We acknowledge the great administrative deeds and corporal works of mercy that such possession made possible, but we submit that those means were bought at the price of worldliness. We are, after all, not consequentialists.
Anti-Catholic forces, aiming at state power, confiscated lands that had in turn been confiscated from their rightful owners. That’s what the power-hungry do, virtually always by the instrumentality of the state and its mystique. Easy come, easy go.
The history of the Body of Christ on earth would certainly have been different had She not possessed in such abundance those treasures that moth and rust do corrupt (Matt. 6:20) and then suffered their loss, but would She have necessarily been less faithful to the Gospel?
Perhaps a word from Mr. Ferrara’s favorite libertarian, Kevin Carson, is in order.
In a 2008 article, Mr. Carson explored the idea of the “subsidy of history.” He notes that
We pay less attention [than we ought] . . . to the role of past state coercion, in previous centuries, in laying the structural foundations of the present system. The extent to which present-day concentrations of wealth and corporate power are the legacy of past injustice, I call the subsidy of history. “The Subsidy of History,” The Freeman, June 2008.
Now although he is writing about modern history, it is arbitrary to restrict to that era the application of the principle underlying his article. There is no statute of limitations on the pursuit of justice. That is, if an aggrieved party can demonstrate the injustice committed against him, the accused may not get off the hook by saying, “Oh, that was such a long time ago! Get over it!” The aggrieved party is, of course, within his rights to forgive and forget, but being forgiven is not an entitlement of the accused. The passage of time doesn’t remove the taint. At the end of the article, Mr. Carson notes with sharp irony the arbitrariness of the scope of some apologists for the subsidy of history:
The actual system of political economy that so many corporate apologists refer to as “our free market system” has in fact been characterized from the beginning by robbery. We must beware of “free market reforms” carried out by the robbers.
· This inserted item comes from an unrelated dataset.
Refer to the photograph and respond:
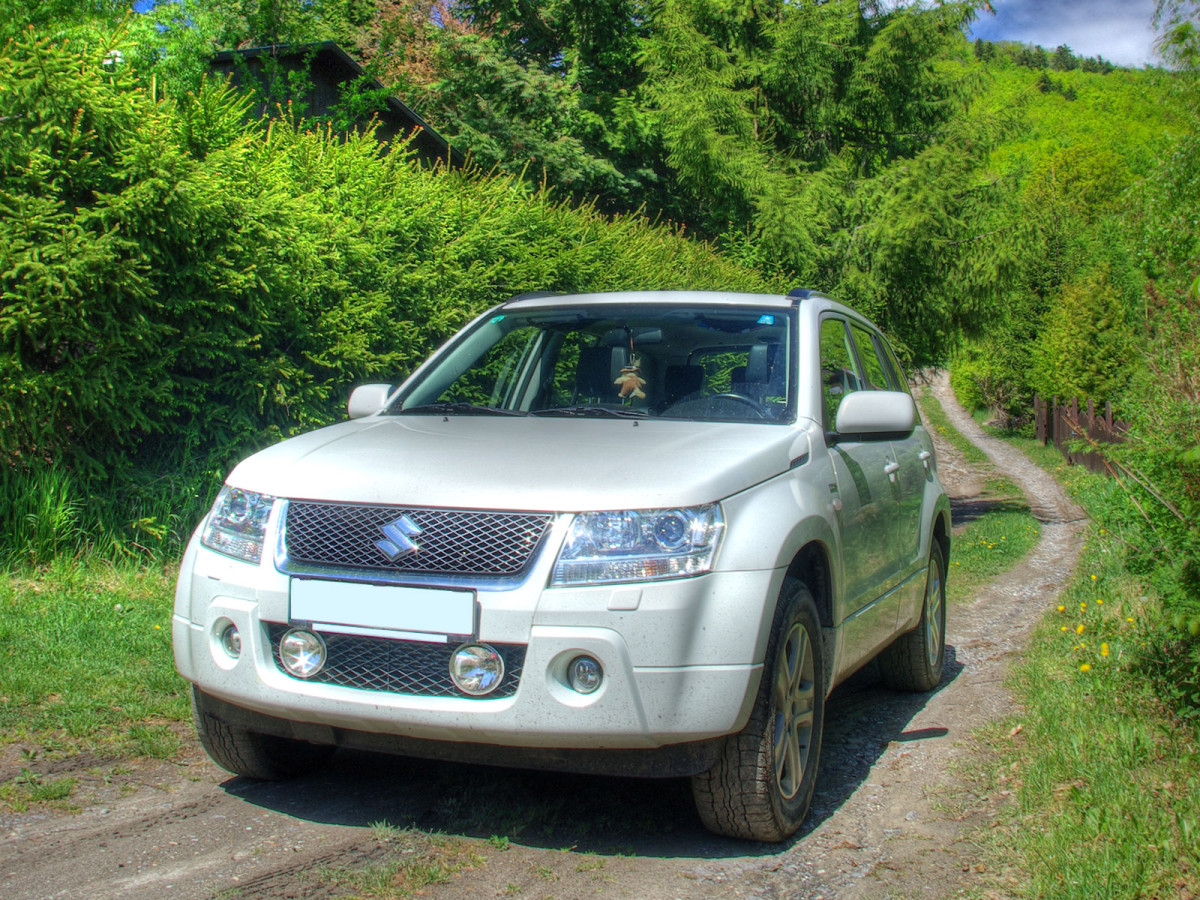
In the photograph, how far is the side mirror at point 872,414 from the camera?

They amount in practice to allowing the robbers—hands still full of loot—to say: “All right, no more stealing, starting . . . now!”
No more land theft, starting . . . now! No more slavery, starting . . . now!
To Be Continued
1 And so, for instance, because Murray Rothbard praised the libertarian import of certain aspects of this or that revolution in Europe or in America, he is fairly regarded as an apologist for the resulting revolutionary regimes and excuser of their crimes. (Recall Mr. Ferrara’s earlier atmospherics regarding “the Enlightenment’s overall attack on the Christocentric social order of Catholic Europe.”) By that logic, the counter-revolutionary Mr. Ferrara should be regarded as an apologist for every ancien regime and its crimes. And what about the crimes committed by Catholic clerics, over the centuries (not confining our attention to the contemporary scandal that invites the judgment of Matt. 18:6)? Shall we go there?